═════ Extracted text ═════

# Grainy Wallpaper



## voyagerfan99

I like to use pictures that I take as my wallpaper for Windows 7 (I have it set on slideshow). When it's set as a wallpaper picture it looks very grainy. Anyone else notice this or know how to fix it?

Pictures being used are .JPG


----------



## terii

What is the picture resolution? It sounds like the pic was taken with low resolution and then blown up to fill the screen which will cause the grainy aspect you mentioned.


----------



## voyagerfan99

I said it's grainy, not pixilated. The picture resolution is 4752x3168 on a 1680x1050 resolution so no, it's not a low resolution picture.

═════ Data excerpts ═════

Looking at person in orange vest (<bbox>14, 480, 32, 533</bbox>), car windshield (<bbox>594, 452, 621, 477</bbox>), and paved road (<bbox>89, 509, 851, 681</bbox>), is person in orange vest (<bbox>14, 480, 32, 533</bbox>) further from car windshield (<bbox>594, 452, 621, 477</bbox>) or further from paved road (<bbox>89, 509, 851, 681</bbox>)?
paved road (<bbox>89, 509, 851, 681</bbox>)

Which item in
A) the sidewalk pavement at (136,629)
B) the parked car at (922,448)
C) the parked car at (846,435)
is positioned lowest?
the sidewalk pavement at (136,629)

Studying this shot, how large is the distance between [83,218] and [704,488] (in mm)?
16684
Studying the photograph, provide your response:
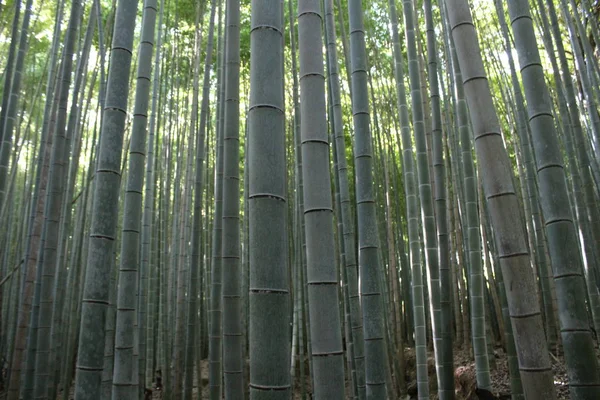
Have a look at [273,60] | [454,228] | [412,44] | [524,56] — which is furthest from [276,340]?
[454,228]

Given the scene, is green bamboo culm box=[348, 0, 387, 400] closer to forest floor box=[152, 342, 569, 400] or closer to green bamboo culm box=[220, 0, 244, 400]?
green bamboo culm box=[220, 0, 244, 400]

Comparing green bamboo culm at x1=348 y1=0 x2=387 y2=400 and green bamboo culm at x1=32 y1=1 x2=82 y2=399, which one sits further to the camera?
Result: green bamboo culm at x1=32 y1=1 x2=82 y2=399

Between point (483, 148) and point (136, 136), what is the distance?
143cm

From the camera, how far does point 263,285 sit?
1.26m

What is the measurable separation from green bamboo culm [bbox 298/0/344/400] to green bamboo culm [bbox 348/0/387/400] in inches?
18.3

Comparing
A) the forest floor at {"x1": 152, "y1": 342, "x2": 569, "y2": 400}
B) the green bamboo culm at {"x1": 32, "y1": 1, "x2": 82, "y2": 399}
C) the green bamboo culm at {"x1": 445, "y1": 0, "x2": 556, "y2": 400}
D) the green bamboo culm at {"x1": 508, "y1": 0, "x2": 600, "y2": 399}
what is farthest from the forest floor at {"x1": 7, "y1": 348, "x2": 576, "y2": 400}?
the green bamboo culm at {"x1": 445, "y1": 0, "x2": 556, "y2": 400}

═════

→ **Task set**
1 – In the grainy wallpaper thread, replace "slideshow" with "shuffle" and rewrite the passage starting at "# Grainy Wallpaper" and ending at "how to fix it?".
2 – Extend the forum thread on grainy Windows 7 wallpaper from the point where it stops.
The records have no connection to the forum thread about grainy wallpaper.

→ **Task-by-task answers**
1 –
# Grainy Wallpaper



## voyagerfan99

I like to use pictures that I take as my wallpaper for Windows 7 (I have it set on shuffle). When it's set as a wallpaper picture it looks very grainy. Anyone else notice this or know how to fix it?

2 –
EDIT: Actually, you know what? I just resized it to match the screen resolution. It was TOO large so it was grainy. Interesting


----------



## onipar

voyagerfan99 said:


> I said it's grainy, not pixilated. The picture resolution is 4752x3168 on a 1680x1050 resolution so no, it's not a low resolution picture.
> 
> EDIT: Actually, you know what? I just resized it to match the screen resolution. It was TOO large so it was grainy. Interesting



Huh...yeah, that is interesting.  Glad you figured it out (I was going to suggest the same thing voyagerfan99 did).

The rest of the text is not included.